→ GIVEN TEXT:
┄┄┄┄┄┄

I’ve built and deployed specifically small applications using sqlite and yeah I agree with everything, but especially the migration pains. Any change becomes difficult and bringing another developer onto a project just slows it to a crawl when db changes are needed. If that can be resolved I could be convinced, but until them postgres4lyf
I love SQLite in the command line. Being able to import data sets into a db that I can quickly write queries for has saved me a lot of data processing time.
The CSV import tool is so useful too. I’ll find myself looking at an excel sheet or something and thinking “if only I could query this like SQL”.
In a world of containers and stateless applications, fuck SQLite.
You can always use sqlite cloud
/s?
Please teach me how to configure my containers so SQLite can scale horizontally.
Other databases have the same issue, try having multiple database containers (without massive speed losses). If application is bound by the performance of the front end, this is a problem, but those really are not what SQLite was intended for.
In the case of database bound applications, SQLite is just as good as any other database, which despite having a client server model can typically only handle a single operation at once.
… you know you can put SQLite in a container right? It doesn’t even need to be persisted to disk - it can just live in RAM.
From their “code of ethics”
- First of all, love the Lord God with your whole heart, your whole soul, and your whole strength.
- Deny oneself in order to follow Christ.
- Fulfill not the desires of the flesh; hate your own will.
There are even more strange ones, but I hope you get the picture. Reason enough to use something else if possible.
I would think that’s satire of insanely long and irrelevant rules documents.
Some background: https://www.theregister.com/2018/10/22/sqlite_code_of_conduct/
If you actually read the page, it’s intended as a tongue-in-cheek box-checker.
This document was originally called a “Code of Conduct” and was created for the purpose of filling in a box on “supplier registration” forms submitted to the SQLite developers by some clients.
This document continues to be used for its original purpose - providing a reference to fill in the “code of conduct” box on supplier registration forms.
https://www.theregister.com/2018/10/22/sqlite_code_of_conduct/
They are serious about the religious stuff. And someone who kicks the concept of a code of conduct with their feet like this is surely not a person that is nice to be around.
They are serious about the religious stuff.

┄┄┄┄┄┄

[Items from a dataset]
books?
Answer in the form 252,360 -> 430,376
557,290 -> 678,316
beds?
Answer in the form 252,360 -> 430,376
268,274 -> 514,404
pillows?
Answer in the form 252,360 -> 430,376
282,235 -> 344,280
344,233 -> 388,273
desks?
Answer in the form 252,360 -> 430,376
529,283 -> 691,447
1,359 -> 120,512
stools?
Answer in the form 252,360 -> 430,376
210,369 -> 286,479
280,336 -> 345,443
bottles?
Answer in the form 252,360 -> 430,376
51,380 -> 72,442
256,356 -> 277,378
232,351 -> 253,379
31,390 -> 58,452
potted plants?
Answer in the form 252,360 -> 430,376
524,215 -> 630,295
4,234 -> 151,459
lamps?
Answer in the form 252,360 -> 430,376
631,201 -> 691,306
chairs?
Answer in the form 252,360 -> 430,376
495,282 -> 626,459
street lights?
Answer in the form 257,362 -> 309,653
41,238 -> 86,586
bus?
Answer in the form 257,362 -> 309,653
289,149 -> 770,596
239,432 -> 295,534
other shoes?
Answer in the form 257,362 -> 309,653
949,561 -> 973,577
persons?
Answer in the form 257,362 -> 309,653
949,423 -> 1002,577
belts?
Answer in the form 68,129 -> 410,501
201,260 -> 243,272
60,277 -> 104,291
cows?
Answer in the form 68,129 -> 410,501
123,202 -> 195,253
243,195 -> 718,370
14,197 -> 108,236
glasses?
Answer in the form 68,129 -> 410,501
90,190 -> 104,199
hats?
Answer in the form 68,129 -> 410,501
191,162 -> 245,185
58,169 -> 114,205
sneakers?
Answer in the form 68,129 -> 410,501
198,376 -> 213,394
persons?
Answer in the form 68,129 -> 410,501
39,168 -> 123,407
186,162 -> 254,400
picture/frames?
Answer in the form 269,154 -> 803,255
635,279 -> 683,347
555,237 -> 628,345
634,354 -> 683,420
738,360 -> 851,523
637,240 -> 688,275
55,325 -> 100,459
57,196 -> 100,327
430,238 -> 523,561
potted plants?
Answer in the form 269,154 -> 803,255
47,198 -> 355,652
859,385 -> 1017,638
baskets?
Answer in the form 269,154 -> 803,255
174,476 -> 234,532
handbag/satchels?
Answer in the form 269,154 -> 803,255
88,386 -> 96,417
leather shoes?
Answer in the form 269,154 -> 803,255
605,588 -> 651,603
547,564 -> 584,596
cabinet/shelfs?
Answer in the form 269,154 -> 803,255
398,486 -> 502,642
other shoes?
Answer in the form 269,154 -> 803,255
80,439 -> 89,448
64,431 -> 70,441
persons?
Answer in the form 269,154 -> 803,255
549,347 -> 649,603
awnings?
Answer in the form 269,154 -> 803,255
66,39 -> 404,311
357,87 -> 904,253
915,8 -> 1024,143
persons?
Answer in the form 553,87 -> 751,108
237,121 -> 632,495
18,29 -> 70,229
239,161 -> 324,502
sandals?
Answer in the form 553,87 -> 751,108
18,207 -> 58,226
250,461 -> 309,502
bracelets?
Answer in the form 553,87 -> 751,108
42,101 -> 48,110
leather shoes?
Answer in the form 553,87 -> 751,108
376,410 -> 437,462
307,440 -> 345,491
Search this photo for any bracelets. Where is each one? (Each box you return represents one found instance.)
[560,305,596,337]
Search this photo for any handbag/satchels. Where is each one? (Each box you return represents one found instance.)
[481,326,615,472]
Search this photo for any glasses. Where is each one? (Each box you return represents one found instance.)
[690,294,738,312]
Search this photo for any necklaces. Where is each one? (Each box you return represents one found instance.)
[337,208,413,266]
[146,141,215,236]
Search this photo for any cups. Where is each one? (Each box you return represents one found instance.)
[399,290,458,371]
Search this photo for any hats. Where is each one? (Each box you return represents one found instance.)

┄┄┄┄┄┄

→ DIRECTIONS:
(1) Answer these questions from the SQLite discussion:
(a) Which SQLite tool does one commenter call "so useful too"?
(b) According to the commenter who says SQLite can go in a container, where can it live if it isn't persisted to disk?
(c) What was the SQLite document originally called?
(2) Write the next few comments of the SQLite discussion, starting after its last sentence.
The rows are separate material and have no connection to the SQLite discussion.

→ ANSWERS FOR THE TASKS:
(1)
(a) The CSV import tool.
(b) In RAM.
(c) A "Code of Conduct".

(2)
I fail to see how that’s an issue.
Also, in the very page you linked, he clarified:
In the face of today’s attention, which has included a wave of aggressive responses accusing Hipp of un-Christian behavior – he tells us he updated the preface to highlight the fact that by adopting St Benedict’s rules he was not seeking to exclude anyone.
“Nobody is excluded from the SQLite community due to biological category or religious creed,” he told us. “The preface to the CoC should make this clear. The only way to get kicked out of the SQLite community is by shouting, flaming, and disrespectful behavior. In 18 years, only one person has ever been banned from the mailing list.”
He also said that he considered only retaining the bullet points that would be relevant to the project, but ultimately decided that would be disrespectful to the original text and its author. Seems fine to me.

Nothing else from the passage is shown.